I came to the Bolton farm upon Mistress Bolton’s marriage to Master Bolton, some 20 odd years ago. My last name is Sharper because I’m married to Tom, who is a free man. Master and Mistress Bolton didn’t have no problem with us getting married for they knew I couldn’t go nowhere even though he was free. The Boltons used to pay him a small wage for his work on the farm because he is free, but Tom’s not here on the land with me no more. Some time ago the Boltons’ younger son, Josiah, took terrible ill. They thought that child was gonna die., but they used all the money that they had to get medicine for him, and he came to but because they didn’t have any more money, Tom had to go find work elsewhere. So, he’s a few miles up the road and found a more open-minded farmer who rents him land and he grows his own tobacco. At night, when the Boltons are sleepin’, and I’ve finished all my chores I steal away to help him tend to his tobacco.

Cate Sharper practices her letters through embroidery.
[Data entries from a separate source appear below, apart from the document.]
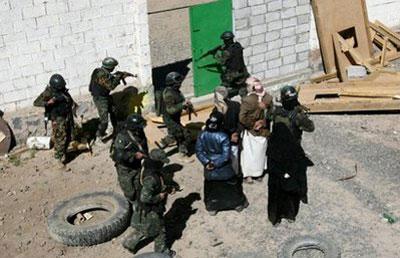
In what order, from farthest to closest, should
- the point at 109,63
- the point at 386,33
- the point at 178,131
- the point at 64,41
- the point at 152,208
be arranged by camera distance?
→ the point at 386,33 → the point at 64,41 → the point at 109,63 → the point at 178,131 → the point at 152,208

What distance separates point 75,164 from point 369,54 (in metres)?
7.56

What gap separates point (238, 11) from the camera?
44.0ft

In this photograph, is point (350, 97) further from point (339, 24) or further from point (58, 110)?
point (58, 110)

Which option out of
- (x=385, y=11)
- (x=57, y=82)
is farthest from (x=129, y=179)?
(x=385, y=11)

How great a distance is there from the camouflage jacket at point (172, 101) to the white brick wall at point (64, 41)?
198 cm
Now between the two of us we have a son named Jack. That is my pride and joy. He’s always so quick to help. I taught him to read early on. Oh yes, I can read too, it is not unlawful for slaves to know how to read. Miss Charity taught me my letters by embroidery and I stitched them on my pocket. Some of my favorite memories of that child were of him climbing up to the rafters hanging up some of those tobacco leaves. Jack would always say “Momma, don’t worry! Imma climb up there and hang the tobacco for you!” he’s not here to hang the tobacco no more neither.
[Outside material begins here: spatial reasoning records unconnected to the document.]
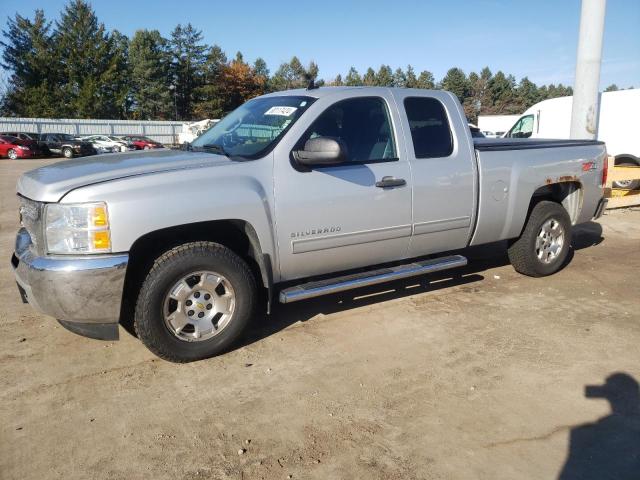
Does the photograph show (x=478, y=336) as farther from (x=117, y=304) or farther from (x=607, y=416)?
(x=117, y=304)

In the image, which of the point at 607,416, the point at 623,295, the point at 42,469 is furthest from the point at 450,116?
the point at 42,469

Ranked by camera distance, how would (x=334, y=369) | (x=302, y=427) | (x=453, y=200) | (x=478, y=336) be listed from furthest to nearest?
1. (x=453, y=200)
2. (x=478, y=336)
3. (x=334, y=369)
4. (x=302, y=427)

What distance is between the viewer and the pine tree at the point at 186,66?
2926 inches

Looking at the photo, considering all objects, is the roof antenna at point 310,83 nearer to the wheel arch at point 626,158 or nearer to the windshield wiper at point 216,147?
the windshield wiper at point 216,147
A year after Josiah took ill, there was a swarm of flea beetles like something I ain’t never seen. Now flea beetles themselves are teeny tiny creatures, but when there is a swarm of them it’s almost like a cloud and they descended upon that tobacco like you would not believe. They eat up the seedlings when they first come out the ground and the Boltons lost nearly half their crop. Master Bolton was worried that they would lose the land, so he and Mistress Bolton discussed it among themselves and decided they needed to sell off some property so that they could buy enough seed to continue with the growing. They took my Jack from me. He was nearing his 12th year at the time. I’ll never forget that day when they took him down to the Potomac. Sent him up the river. I felt like my heart was ripped out and went right on up the river with him. My husband is gone. My son been sold away. I thought I was gonna die right then and there. I took to my bed for 3 weeks. Missus was afraid I would die, and Master was just concerned about losing another piece of his property. Then he had the idea of giving me a little plot of the garden so that I could tend to it, to have something living to tend to and take care of. He thought me tending to a garden would make up for losing my child.
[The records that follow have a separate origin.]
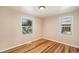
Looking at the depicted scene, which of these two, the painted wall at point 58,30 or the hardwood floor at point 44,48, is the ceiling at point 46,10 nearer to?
the painted wall at point 58,30

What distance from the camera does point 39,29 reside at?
1375 millimetres

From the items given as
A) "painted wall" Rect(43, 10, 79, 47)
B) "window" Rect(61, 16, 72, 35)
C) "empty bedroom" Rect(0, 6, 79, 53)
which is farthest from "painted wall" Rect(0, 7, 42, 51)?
"window" Rect(61, 16, 72, 35)

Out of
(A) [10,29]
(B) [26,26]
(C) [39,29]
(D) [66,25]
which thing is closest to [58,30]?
(D) [66,25]

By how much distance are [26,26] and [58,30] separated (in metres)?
0.56

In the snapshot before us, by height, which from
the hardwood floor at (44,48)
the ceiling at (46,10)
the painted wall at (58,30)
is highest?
the ceiling at (46,10)

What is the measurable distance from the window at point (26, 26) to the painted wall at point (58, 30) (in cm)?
27

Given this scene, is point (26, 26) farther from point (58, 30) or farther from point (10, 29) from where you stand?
point (58, 30)

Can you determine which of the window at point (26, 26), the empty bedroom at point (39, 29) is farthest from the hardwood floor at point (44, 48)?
the window at point (26, 26)

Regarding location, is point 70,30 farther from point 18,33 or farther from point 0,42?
point 0,42

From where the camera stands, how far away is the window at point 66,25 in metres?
1.26

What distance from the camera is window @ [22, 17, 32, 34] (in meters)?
1.28

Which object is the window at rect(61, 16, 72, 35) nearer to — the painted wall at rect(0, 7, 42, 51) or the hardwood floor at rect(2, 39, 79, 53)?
the hardwood floor at rect(2, 39, 79, 53)

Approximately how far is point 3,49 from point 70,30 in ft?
3.75

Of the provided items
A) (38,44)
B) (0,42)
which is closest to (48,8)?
(38,44)
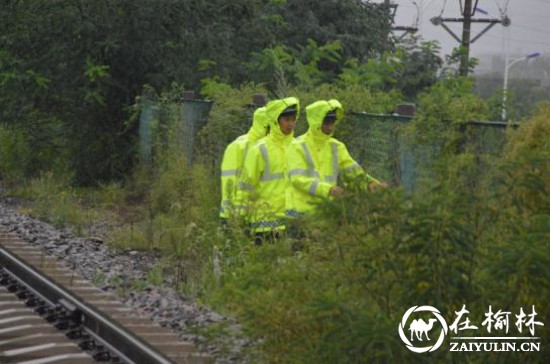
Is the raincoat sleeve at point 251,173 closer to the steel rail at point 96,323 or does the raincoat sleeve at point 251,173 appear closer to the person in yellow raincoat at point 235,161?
the person in yellow raincoat at point 235,161

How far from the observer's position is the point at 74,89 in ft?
73.4

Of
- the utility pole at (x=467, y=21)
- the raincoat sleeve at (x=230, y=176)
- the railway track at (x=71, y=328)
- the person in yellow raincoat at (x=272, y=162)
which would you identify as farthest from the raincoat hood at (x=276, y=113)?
the utility pole at (x=467, y=21)

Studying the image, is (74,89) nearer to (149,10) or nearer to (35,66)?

Mama always said I was a clever one. After a few weeks of toilin’ and plantin’ I came up with the idea that if Tom could sell his tobacco and have the money for himself, then why not could I sell some of my fruits and vegetables and have it for myself? When Tom comes to visit with me, I grow some extra fruit and vegetables and send it back with him. I did say I steal away at night times and help him pull off his hornworms; I take some extra to him during those times, too. Our hope is that we are able to save enough money between his tobacco and my fruits and vegetables so that we can purchase Jack’s freedom. You know, he is in his 16th year now and nearing a man. It doesn’t matter that Tom is a free man, my child being born of me makes Jack a slave. It is all I want in this world, for him to be free like his father, and not a slave like his mother.”